GOAL -
Reproduce the material below verbatim, omitting the pictures.

#### TASK DATA ####

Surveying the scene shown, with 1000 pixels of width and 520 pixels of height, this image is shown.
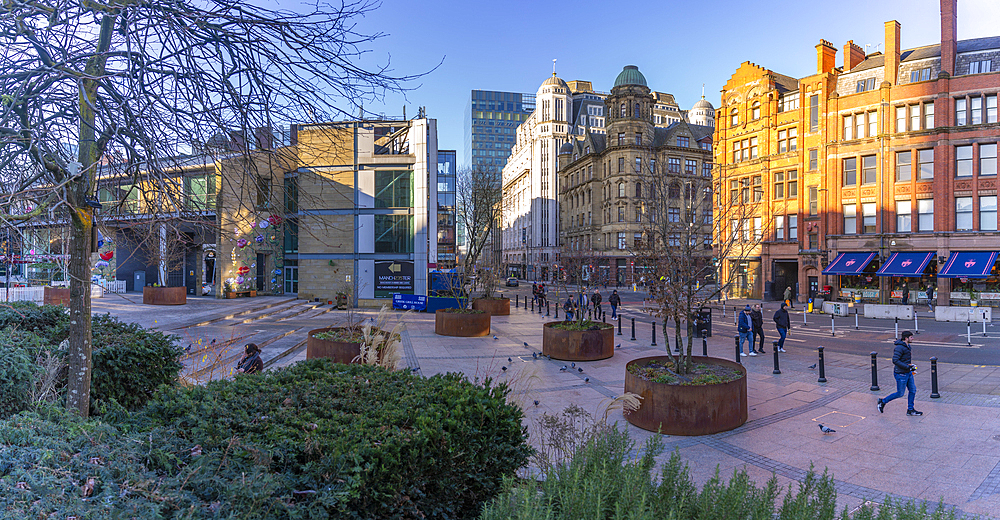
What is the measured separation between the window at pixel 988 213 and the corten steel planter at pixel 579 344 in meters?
31.4

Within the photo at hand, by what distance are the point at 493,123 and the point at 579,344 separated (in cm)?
17070

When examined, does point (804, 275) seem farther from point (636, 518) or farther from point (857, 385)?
point (636, 518)

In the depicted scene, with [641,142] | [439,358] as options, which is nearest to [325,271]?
[439,358]

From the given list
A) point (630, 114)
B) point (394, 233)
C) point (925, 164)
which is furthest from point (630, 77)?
point (394, 233)

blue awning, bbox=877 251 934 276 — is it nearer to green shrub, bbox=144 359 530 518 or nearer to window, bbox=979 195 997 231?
window, bbox=979 195 997 231

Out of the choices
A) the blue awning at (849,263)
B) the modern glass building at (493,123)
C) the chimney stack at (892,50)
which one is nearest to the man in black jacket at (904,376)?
the blue awning at (849,263)

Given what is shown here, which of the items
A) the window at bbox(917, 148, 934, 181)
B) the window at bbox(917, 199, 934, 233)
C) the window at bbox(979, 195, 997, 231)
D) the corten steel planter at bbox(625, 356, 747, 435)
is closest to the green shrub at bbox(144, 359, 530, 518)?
the corten steel planter at bbox(625, 356, 747, 435)

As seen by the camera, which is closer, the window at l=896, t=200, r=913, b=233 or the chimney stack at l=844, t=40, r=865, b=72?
the window at l=896, t=200, r=913, b=233

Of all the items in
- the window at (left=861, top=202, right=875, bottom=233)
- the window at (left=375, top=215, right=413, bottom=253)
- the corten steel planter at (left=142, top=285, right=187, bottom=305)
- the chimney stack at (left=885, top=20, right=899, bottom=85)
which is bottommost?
the corten steel planter at (left=142, top=285, right=187, bottom=305)

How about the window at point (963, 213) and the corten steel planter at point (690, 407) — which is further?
the window at point (963, 213)

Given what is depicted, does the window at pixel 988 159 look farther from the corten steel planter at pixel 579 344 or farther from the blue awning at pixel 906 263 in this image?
the corten steel planter at pixel 579 344

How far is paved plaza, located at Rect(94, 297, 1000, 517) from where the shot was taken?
6.18 metres

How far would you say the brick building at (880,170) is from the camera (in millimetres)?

####

RIGHT ANSWER -
Surveying the scene shown, with 1000 pixels of width and 520 pixels of height, this image is shown.
What is the measured separation between the window at pixel 988 213 and the corten steel planter at pixel 579 344 in meters?
31.4

Within the photo at hand, by what distance are the point at 493,123 and the point at 579,344 separated (in cm)?
17070

When examined, does point (804, 275) seem farther from point (636, 518) or farther from point (857, 385)?
point (636, 518)

In the depicted scene, with [641,142] | [439,358] as options, which is nearest to [325,271]?
[439,358]

From the given list
A) point (630, 114)
B) point (394, 233)
C) point (925, 164)
which is furthest from point (630, 77)?
point (394, 233)

blue awning, bbox=877 251 934 276 — is it nearer to green shrub, bbox=144 359 530 518 or nearer to window, bbox=979 195 997 231?
window, bbox=979 195 997 231

Out of the choices
A) the blue awning at (849,263)
B) the modern glass building at (493,123)
C) the chimney stack at (892,50)
which one is nearest to the man in black jacket at (904,376)?
the blue awning at (849,263)

Given what is shown here, which of the items
A) the window at bbox(917, 148, 934, 181)
B) the window at bbox(917, 199, 934, 233)
C) the window at bbox(979, 195, 997, 231)
D) the corten steel planter at bbox(625, 356, 747, 435)
is closest to the green shrub at bbox(144, 359, 530, 518)?
the corten steel planter at bbox(625, 356, 747, 435)

As seen by the camera, which is closer, the window at l=896, t=200, r=913, b=233 or the chimney stack at l=844, t=40, r=865, b=72?
the window at l=896, t=200, r=913, b=233

Of all the items in
- the window at (left=861, top=202, right=875, bottom=233)
- the window at (left=375, top=215, right=413, bottom=253)
- the corten steel planter at (left=142, top=285, right=187, bottom=305)
- the chimney stack at (left=885, top=20, right=899, bottom=85)
which is bottommost?
the corten steel planter at (left=142, top=285, right=187, bottom=305)

How about the window at point (963, 213) and the corten steel planter at point (690, 407) — which is further?
the window at point (963, 213)

Given what is depicted, does the window at pixel 988 159 look farther from the corten steel planter at pixel 579 344 or farther from the blue awning at pixel 906 263 in this image?
the corten steel planter at pixel 579 344

How far is paved plaza, located at Rect(94, 297, 1000, 517) from where the shot was taken?
6.18 metres

How far would you say the brick building at (880,170) is from the camera (in millimetres)?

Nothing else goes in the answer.